The screen is light now. You see me - standing in a courtyard of a worn out village house. With people all around me. Most of them are old - with extremely wrinkled faces and hands. They are farmers.
Why are they there? Why am I here?
A coffin near the coop. Its cover is open and there is a body of which we can only see an old woman's white, cold, little face. She is my grandmother who died the night before.
My grandfather is standing near me. As monumental as always. How can such a small man be of such charisma? His whole existence there radiates a sincere sadness to the courtyard; elegantly. Near him my father. With his red eyes. You can tell, he had cried. A childish expression on his face just like the other time I had seen him cry. Maybe no matter at what age, every man losing his mother is supposed to look childish.
When not handshaking with people to accept the condolences, I look at the house. At its poor walls. At its courtyard shadowed with grapevine leaves. At its simple and ugly wooden door. At my grandfather's tractor. At the sofa on its veranda. I'm amazed by their sizes, they are so small. They were all so mighty and big at the days where I would spend my summers in this village house as a city boy. As if my childhood shrank or as if I've walked away from it and now looking back.
Wind the clock back - only maybe 7 hours. Now stop.
It's me coming from some bar late in the night. I'm half smashed. Enter the apartment stumbling to find my phone blinking. Mom has called me maybe 10 times and then she left one of her famous short bad news messages. "your grandmother dead, call me." I call her to hear her protests that I'm not at easy reach when needed. We make an appointment to meet in the morning and drive to the village together then we hang up.
After the short hassle, I look at the walls. It's quite. I can hear the buzzing of the street light near my window. I feel guilty for a moment to have fun at the minutes when my grandmother was dying. But it quickly passes. I put myself onto the bed, set the alarm clock and close my eyes. With all the alcohol in my blood, the world is turning.
Only then I come to realize the feeling that captivated me as soon as I heard the news from my mother. And two tears find their way out of my closed eye lids and roll down to my ears. Before falling asleep I murmur: "It's so difficult to say goodbye to your childhood."

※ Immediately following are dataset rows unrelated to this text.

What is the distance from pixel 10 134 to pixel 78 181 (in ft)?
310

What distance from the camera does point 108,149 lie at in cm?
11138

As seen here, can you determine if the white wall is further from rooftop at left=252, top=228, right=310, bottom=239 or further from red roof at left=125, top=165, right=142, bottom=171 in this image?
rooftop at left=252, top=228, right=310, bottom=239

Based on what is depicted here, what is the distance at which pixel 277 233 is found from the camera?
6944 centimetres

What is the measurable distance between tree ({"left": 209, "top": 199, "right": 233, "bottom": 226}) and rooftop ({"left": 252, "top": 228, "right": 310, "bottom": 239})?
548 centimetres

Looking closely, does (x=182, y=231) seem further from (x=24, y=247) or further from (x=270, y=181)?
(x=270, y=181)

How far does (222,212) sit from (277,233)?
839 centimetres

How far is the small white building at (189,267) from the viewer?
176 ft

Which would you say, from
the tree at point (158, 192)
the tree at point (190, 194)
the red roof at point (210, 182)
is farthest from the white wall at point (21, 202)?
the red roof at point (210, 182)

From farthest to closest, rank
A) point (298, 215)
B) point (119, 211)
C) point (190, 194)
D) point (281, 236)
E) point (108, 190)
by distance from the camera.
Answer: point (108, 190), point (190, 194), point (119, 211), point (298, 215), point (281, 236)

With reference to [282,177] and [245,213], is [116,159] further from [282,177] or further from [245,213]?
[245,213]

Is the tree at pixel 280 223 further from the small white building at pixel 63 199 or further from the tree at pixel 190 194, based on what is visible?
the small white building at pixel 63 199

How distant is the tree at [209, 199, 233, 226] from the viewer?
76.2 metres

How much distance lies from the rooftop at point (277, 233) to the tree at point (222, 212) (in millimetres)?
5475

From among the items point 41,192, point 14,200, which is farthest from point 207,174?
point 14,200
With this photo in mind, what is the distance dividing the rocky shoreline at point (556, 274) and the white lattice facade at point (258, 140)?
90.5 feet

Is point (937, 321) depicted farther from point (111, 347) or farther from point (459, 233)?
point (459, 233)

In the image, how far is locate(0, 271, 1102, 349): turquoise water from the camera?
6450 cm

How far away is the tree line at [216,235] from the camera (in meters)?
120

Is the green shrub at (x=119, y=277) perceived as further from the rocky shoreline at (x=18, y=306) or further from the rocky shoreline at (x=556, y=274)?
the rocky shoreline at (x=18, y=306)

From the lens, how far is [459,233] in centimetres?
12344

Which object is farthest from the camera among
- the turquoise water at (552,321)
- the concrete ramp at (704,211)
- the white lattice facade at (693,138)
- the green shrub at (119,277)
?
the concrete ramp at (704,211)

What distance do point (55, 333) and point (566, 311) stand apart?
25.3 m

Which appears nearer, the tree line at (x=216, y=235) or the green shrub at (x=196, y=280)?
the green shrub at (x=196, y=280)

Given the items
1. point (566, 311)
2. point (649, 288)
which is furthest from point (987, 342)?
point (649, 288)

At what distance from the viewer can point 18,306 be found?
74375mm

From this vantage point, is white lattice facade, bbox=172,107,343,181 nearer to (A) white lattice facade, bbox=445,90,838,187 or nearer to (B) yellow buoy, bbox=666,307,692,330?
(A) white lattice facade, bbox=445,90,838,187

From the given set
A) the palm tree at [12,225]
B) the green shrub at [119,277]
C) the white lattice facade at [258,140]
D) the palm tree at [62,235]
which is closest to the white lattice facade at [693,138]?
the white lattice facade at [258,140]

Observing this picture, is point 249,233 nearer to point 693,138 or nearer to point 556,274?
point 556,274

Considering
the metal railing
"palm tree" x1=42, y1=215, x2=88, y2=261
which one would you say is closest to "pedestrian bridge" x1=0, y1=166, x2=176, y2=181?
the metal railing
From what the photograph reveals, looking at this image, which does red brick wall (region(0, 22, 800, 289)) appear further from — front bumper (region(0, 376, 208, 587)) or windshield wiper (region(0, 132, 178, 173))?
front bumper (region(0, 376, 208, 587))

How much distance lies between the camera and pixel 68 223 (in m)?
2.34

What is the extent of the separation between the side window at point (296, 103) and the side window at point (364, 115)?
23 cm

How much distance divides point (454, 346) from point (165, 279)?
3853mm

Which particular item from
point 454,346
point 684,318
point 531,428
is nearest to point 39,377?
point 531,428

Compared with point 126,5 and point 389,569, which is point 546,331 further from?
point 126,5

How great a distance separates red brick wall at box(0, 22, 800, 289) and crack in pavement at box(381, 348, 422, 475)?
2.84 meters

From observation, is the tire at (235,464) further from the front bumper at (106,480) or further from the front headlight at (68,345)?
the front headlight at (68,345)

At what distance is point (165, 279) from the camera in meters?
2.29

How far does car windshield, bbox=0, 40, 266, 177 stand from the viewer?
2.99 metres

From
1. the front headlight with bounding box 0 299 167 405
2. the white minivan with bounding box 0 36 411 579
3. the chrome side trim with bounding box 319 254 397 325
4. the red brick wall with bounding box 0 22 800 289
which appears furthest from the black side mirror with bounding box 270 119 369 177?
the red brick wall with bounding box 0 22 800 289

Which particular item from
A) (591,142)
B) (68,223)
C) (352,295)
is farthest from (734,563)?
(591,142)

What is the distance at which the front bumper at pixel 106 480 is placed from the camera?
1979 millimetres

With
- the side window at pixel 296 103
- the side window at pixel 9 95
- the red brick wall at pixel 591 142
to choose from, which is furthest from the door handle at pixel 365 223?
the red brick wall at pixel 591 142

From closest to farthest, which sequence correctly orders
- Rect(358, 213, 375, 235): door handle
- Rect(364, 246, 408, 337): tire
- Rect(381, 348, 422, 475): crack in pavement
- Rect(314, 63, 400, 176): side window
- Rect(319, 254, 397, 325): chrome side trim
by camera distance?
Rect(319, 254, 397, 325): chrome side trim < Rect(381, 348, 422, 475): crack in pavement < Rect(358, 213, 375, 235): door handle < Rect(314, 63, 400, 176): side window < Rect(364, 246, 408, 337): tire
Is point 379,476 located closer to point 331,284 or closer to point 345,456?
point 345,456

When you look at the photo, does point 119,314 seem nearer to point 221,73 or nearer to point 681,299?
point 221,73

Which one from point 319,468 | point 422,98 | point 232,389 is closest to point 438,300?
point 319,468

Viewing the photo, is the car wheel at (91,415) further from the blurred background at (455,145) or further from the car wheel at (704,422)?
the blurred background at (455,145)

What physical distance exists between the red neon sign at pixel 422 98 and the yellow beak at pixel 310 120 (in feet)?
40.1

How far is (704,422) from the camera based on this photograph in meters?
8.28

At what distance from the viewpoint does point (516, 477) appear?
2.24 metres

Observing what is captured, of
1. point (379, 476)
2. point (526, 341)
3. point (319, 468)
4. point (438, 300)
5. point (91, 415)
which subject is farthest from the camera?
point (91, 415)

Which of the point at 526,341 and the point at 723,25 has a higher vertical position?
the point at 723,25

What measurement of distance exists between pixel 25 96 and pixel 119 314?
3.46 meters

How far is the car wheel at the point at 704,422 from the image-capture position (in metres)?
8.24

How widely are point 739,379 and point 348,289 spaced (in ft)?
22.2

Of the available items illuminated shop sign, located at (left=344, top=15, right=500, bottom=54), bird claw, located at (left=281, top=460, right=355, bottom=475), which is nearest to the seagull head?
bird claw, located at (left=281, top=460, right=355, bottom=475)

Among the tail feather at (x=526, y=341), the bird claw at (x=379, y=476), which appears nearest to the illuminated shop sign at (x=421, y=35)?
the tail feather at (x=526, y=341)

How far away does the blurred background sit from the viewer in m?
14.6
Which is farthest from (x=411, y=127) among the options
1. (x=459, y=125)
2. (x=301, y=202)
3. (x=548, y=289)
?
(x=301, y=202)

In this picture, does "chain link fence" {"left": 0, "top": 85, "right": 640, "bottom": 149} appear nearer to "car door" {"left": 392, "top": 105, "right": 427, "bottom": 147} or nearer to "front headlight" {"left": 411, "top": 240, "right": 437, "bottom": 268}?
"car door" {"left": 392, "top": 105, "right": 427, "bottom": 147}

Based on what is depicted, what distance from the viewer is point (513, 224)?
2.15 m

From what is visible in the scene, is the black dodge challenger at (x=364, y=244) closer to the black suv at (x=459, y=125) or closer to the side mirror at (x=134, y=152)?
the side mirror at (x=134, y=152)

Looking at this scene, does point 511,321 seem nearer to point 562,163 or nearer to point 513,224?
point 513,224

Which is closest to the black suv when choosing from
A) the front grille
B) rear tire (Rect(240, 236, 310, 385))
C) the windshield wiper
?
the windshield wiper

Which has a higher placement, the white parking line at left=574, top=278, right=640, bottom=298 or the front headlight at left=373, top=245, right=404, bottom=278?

Now wind the clock further back - 5 years maybe. We are looking for a scene where we are eating with my father - without my mother being present drinking Raki - there aren't many such moments. So it should be easy to find. Now - stop.
I took you here because this is the day where I first saw my father cry. Over a woman - of course. Over my mother. It feels to me, the moment you see your father cry for the first time, is a turning point in your life. It's one of the clear indications that you are saying goodbye to your childhood. It is the moment where you realize you are about to enter a world without superheros, saviors and miracles. That is of course if you are not a religious person. There's always something childish about being religious.
Now at this courtyard, near my grandmother's dead body, feeling utterly lonesome in between people, my gaze sneaks away to the mulberry tree standing on its own in the backyard of the house. I let my eyes dance with the tree to share its remote peace.
I remember that some of my childhood's biggest adventures involved climbing on it, finding my way through its branches which seemed to be endless then. I would day-dream that I was an explorer trying to find his way through some jungle. Of course every once in a while, usually seconds before dropping dead because of starvation, the explorer would find a delicious fruit to find the energy to carry on.
Also the mulberry tree shrank. Strange - it looks almost like a bonsai tree to me now. From a distance, every tree looks like a bonsai tree if you walk away far enough from it in - be it distance, feeling or time.
I find myself secretly smiling thinking about the bonsai trees I'm climbing at the current stage of my life.
Little bit of humor, dead body of my grandmother, memories about my childhood. When they come together, you momentarily realize that there are very few things to take seriously in this life. And this blog entry isn't one.